Choices: Maedhros

Less evil shall we do in the breaking.

I can find no fault in those words, but I can't agree. Give up now, and everything we've done, every drop of blood shed, our very existence, is in vain.

I don't want to fight. I don't even want to think of blood. All I want is to hold a Silmaril.

Even if my hand has to stained with still more blood first?

Only a Silmaril can get the blood off.

Their oath shall drive them, and yet betray them...

If anything can.

I just want to be right, to be clean, to have something worth fighting for.

Is anything worth murdering for?

I have to regain the Silmarils! I have to!

...and ever snatch away the very treasures they have sworn to pursue.

I have to try anyway. Don't I? Father would.

Father was the one who got us in this mess in the first place.

"Have you made a decision yet?"

"I can't, Maglor. I just don't know what to do. I'm not Father."

"You proved yourself twice the leader he ever was."

I'm not Father, but I bear his sword; mine was taken by Morgoth.

I stand and draw it. In the firelight, it looks like its already tasted blood. My reflection has blood-red hair and eyes like starless night.

That's not how I want to be!

That's what I've become.

The only question is what I'm going to do about it.

I fling the sword away from me as far as I can.

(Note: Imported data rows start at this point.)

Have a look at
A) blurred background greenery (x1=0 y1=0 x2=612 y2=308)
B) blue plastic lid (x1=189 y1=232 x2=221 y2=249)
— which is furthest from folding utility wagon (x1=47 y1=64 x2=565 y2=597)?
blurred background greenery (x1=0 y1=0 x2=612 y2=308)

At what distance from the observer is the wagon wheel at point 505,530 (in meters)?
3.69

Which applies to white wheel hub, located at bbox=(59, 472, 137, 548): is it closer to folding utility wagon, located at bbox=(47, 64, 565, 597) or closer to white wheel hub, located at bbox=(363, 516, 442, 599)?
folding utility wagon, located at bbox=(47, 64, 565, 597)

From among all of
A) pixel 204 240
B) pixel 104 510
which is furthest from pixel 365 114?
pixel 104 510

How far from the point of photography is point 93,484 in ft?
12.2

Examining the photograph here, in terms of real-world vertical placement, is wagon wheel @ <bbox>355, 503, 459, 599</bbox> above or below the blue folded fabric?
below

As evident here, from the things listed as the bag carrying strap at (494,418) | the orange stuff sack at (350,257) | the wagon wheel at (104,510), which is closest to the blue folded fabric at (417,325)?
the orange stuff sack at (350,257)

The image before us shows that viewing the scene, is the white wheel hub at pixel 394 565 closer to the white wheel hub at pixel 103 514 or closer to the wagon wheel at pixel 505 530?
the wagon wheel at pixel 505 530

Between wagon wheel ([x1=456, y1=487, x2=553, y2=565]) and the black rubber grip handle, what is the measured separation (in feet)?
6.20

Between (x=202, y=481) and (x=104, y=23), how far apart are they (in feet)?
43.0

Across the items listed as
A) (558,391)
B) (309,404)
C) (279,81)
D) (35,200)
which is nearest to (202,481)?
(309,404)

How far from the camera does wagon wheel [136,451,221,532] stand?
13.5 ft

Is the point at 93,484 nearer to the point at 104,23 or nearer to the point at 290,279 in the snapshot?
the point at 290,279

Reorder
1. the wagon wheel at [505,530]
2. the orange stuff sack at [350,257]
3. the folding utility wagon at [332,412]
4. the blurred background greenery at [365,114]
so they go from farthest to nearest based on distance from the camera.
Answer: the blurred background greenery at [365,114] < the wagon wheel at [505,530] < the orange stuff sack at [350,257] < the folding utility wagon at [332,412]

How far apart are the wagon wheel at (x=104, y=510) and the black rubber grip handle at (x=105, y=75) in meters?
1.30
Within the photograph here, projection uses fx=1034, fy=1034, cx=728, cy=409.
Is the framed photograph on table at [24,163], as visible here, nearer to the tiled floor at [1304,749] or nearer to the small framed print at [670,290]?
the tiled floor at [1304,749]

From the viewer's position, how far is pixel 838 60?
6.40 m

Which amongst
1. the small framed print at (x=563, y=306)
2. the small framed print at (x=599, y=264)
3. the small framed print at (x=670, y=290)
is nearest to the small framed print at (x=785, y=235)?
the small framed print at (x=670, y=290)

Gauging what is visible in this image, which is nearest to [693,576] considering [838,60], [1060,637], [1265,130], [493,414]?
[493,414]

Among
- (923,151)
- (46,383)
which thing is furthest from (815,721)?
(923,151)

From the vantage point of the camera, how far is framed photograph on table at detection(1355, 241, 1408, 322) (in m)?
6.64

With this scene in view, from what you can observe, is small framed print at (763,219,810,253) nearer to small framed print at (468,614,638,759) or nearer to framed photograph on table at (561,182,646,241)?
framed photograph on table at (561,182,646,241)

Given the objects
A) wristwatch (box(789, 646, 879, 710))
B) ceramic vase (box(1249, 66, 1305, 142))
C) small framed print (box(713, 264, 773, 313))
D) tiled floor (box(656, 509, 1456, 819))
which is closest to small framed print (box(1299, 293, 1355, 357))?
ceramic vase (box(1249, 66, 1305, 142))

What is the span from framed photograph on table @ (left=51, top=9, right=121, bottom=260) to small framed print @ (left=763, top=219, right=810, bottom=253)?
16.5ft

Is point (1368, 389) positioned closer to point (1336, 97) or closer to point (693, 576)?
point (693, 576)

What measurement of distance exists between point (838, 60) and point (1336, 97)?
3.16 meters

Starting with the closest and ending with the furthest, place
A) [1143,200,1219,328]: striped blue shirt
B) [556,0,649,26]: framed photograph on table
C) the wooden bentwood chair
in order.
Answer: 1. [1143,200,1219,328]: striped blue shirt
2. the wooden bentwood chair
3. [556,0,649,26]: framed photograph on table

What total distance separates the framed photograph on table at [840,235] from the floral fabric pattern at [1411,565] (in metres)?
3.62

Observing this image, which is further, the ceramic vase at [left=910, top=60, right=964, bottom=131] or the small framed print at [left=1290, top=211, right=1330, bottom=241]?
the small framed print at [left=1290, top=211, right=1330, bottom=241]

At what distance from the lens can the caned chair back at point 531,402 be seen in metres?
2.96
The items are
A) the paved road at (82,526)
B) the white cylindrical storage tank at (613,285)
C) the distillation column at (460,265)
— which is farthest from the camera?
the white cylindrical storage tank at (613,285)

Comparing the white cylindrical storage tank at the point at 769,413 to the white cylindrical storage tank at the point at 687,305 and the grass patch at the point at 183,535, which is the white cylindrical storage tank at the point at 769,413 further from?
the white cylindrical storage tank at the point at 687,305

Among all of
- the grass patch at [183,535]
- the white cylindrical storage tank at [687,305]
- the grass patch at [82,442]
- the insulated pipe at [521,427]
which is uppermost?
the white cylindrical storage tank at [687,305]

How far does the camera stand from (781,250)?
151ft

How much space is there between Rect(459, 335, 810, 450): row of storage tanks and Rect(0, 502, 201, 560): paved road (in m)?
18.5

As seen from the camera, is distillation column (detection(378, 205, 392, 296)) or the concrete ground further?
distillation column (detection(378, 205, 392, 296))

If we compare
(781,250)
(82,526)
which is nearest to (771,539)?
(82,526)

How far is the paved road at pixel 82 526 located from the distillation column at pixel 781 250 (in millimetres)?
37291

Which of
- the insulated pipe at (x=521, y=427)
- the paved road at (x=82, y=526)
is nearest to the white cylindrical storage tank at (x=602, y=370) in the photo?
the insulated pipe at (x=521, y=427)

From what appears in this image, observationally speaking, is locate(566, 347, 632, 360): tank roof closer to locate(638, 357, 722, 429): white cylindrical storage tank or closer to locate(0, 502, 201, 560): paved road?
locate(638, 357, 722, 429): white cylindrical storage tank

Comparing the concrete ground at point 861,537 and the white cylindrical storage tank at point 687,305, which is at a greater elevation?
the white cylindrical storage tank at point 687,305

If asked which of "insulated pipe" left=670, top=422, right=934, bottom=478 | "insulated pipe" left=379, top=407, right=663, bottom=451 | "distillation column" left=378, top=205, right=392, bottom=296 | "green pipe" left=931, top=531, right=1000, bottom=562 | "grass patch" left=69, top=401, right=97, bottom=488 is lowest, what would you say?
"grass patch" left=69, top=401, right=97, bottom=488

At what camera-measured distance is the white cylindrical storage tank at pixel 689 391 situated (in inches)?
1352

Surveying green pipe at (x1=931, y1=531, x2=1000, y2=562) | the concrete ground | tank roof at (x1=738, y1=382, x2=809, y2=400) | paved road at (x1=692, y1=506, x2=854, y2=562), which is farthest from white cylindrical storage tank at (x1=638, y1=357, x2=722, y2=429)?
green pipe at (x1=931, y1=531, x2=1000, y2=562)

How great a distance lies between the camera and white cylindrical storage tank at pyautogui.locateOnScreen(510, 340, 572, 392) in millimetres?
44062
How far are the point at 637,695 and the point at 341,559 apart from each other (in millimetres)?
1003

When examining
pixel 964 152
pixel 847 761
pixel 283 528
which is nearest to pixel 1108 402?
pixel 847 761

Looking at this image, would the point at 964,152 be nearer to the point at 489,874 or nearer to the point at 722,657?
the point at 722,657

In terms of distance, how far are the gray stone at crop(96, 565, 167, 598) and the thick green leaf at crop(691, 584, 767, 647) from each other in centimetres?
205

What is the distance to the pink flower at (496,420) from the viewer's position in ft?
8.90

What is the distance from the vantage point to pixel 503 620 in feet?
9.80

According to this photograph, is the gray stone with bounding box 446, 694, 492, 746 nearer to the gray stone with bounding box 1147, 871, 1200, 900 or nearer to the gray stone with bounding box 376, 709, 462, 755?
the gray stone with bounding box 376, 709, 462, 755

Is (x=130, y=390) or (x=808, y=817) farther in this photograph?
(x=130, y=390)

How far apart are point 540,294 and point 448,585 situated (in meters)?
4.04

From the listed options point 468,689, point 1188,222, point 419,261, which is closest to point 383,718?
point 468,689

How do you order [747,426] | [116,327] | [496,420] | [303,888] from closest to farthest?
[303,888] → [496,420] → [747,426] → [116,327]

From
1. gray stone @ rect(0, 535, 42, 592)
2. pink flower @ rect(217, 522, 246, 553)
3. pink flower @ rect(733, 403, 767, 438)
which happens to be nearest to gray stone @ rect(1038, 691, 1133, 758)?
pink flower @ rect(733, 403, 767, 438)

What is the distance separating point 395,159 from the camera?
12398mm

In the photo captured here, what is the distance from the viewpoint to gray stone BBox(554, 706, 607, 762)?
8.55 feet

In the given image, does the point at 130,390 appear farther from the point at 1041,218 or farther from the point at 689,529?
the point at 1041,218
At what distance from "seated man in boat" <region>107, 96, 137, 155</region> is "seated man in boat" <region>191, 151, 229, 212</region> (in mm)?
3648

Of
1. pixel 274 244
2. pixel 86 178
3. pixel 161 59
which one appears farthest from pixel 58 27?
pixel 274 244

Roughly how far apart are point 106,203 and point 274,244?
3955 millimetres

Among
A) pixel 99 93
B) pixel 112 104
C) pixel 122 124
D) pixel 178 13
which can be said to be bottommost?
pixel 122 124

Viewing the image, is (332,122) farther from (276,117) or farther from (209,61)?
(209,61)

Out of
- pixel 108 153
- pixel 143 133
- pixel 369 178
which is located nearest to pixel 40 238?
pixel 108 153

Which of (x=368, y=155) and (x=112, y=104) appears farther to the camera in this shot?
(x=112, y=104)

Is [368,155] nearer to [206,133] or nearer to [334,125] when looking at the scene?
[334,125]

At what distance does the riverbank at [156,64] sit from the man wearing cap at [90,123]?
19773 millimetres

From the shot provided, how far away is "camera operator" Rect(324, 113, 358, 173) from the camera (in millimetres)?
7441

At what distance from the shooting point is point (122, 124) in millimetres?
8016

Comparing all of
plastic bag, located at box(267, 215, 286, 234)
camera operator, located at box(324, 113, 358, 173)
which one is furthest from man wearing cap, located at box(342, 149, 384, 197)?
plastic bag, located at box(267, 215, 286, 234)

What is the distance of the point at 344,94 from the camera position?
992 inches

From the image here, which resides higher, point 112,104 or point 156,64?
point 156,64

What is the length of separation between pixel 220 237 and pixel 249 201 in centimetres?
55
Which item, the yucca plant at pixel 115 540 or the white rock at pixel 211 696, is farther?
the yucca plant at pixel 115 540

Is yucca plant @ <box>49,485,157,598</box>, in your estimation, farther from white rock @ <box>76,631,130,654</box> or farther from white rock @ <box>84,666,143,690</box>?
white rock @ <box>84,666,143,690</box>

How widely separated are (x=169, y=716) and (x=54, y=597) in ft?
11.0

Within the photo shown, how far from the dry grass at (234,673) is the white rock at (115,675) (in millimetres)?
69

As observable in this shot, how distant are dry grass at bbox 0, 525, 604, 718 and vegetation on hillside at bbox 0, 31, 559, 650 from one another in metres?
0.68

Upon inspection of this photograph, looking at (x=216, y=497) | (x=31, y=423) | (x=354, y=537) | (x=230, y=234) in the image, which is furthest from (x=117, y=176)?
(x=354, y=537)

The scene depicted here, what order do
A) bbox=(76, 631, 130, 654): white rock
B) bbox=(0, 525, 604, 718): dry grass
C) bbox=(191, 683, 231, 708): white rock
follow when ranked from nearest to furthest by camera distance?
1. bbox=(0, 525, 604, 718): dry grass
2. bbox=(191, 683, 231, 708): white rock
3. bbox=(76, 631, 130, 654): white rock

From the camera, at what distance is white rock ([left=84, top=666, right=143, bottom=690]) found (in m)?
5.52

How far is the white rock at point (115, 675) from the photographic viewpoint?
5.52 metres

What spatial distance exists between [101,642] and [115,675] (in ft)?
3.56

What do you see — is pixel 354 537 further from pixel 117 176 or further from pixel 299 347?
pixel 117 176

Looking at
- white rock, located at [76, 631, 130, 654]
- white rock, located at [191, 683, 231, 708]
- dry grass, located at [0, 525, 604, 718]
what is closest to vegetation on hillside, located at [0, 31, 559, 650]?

I didn't want it to stick in a tree!

To evil end shall all things turn that they begin well.

My left foot against the tree trunk, I tug on the sword. Nothing.

Finally I collapse against the tree.

"I'm sorry." I whisper, placing my hand on the tree trunk.

It leaves a trace of blood! I look down. My foot is bleeding; it must have slipped.

I leave the beautiful young tree and stagger back to the campfire. This isn't the first time I wish Fingon had killed me.


We never did try to regain the Silmarils and my foot never did properly heal; I must walk with a staff.

One evening, we come across a beautiful old tree. As I admire it, I see that its graceful structure is marred by a lump. I put my hand in it, sensing the sword buried inside. I turn to go.

"Wait!" The voice belongs to a human boy who was in the tree. He climbs down, using the lump as a step. "Are you elves? I've never seen elves before!"

Maglor permits himself a few minutes of conversation. The boy lives with his mother in a nearby village; his father had been the blacksmith.

"Maybe you can stay in our village for tonight."

It would be nice to find honest work, to sleep in a bed and not have to move on each day. A smith doesn't need two good feet, and I learned how to work one-handed long ago.

If only we dared!

The Dispossessed shall they be forever.

The boy puts his hand on the lump and briefly closes his eyes.

"What are you doing?"

The boy looks at me and grins. "Thanking Yavanna for putting that lump there. I couldn't climb the tree without it!"


Text in italics is from the Simarillion. See chapters 9 (The Doom of the Noldor) and 24.